Confirmant une annonce faite par les autorités turques le 31 juillet, un premier navire chargé de céréales ukrainiennes a pu quitter le port d'Odessa le 1er août. «Le navire Razoni a quitté le port d'Odessa à destination du port de Tripoli au Liban. Il est attendu le 2 août à Istanbul. Il continuera sa route vers sa destination à la suite des inspections qui seront menées à Istanbul», a indiqué le ministère turc de la Défense. D'autres convois vont suivre, en respectant «le couloir [maritime] et les formalités convenues», a ajouté le ministère. D'après le ministère ukrainien de l'Infrastructure, le bateau est chargé d'environ 26 000 tonnes de maïs.
Il s'agit de la première application de l'accord signé le 22 juillet à Istanbul entre des représentants de la Russie, de l'Ukraine, de la Turquie et des Nations unies visant à permettre la reprise des exportations ukrainiennes sous supervision internationale, tandis qu'un accord similaire signé simultanément garantit à Moscou l'exportation de ses produits agricoles et de ses engrais, malgré les sanctions occidentales. Ces deux accords doivent permettre d'atténuer une crise alimentaire mondiale qui a vu les prix monter en flèche dans certains des pays les plus pauvres au monde.
Le Kremlin salue une opportunité de tester la solidité de l'accord céréalier
Le départ de ce bateau du port d'Odessa est «très positif», a déclaré à la presse le porte-parole du Kremlin, Dmitri Peskov, y voyant «une bonne opportunité de tester l'efficacité» de l'accord d'Istanbul. «Espérons que les accords seront appliqués par toutes les parties et que les mécanismes fonctionneront efficacement», a-t-il ajouté. Selon les termes de l'accord céréalier, les navires et leur chargement doivent être inspectés à Istanbul, sous l'autorité du Centre de coordination conjointe (CCC). Ce centre, chargé du contrôle des exportations de céréales ukrainiennes via la mer Noire, a été inauguré le 27 juillet à Istanbul, et associe des représentants de Moscou et de Kiev, ainsi que de la Turquie et des Nations unies.

EXERCICES =>
A. Recopiez le passage du texte sur l'accord céréalier qui va de « Il s'agit de » à « pauvres au monde. ».
B. Rédigez la suite du texte sur l'accord céréalier, en reprenant juste après sa dernière phrase.

DONNÉES FOURNIES =>
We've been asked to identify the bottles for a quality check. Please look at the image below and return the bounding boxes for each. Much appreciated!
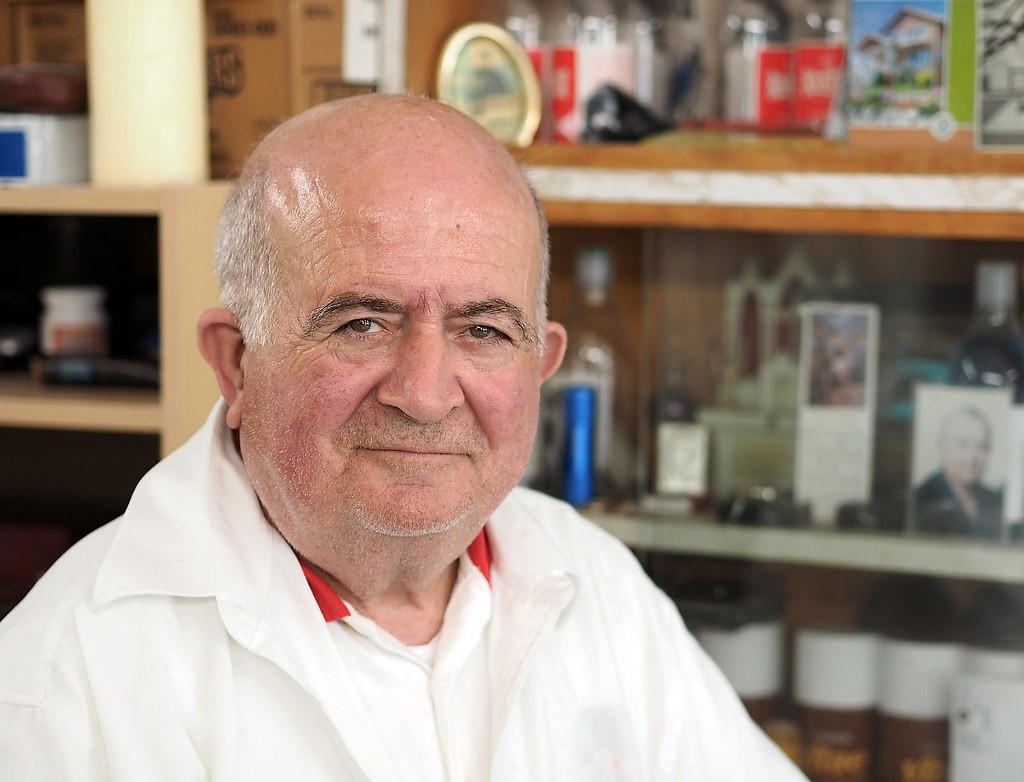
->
[949,259,1024,402]
[554,252,628,513]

CORRIGÉS =>
A.
Il s'agit de la première application de l'accord signé le 22 juillet à Istanbul entre des représentants de la Russie, de l'Ukraine, de la Turquie et des Nations unies visant à permettre la reprise des exportations ukrainiennes sous supervision internationale, tandis qu'un accord similaire signé simultanément garantit à Moscou l'exportation de ses produits agricoles et de ses engrais, malgré les sanctions occidentales. Ces deux accords doivent permettre d'atténuer une crise alimentaire mondiale qui a vu les prix monter en flèche dans certains des pays les plus pauvres au monde.

B.
Le CCC a pour tâches, selon l'accord, de valider et suivre les navires marchands qui participeront aux convois, assurer leur suivi via internet et par satellite, inspecter les bateaux au moment du chargement dans les ports ukrainiens et à leur arrivée dans les ports turcs.
Kiev et l'ONU espèrent que d'autres départs suivront, l'UE et l'OTAN demandent une «mise en œuvre totale» de l'accord
Le chef de la diplomatie ukrainienne Dmytro Kouleba a pour sa part évoqué «une journée de soulagement pour le monde, en particulier pour nos amis du Moyen-Orient, d'Asie et d'Afrique». «L’Ukraine a toujours été un partenaire fiable et le restera si la Russie respecte sa part de l’accord», a-t-il ajouté sur Twitter. Selon lui, 16 autres bateaux chargés de céréales «attendent leur tour» pour quitter Odessa.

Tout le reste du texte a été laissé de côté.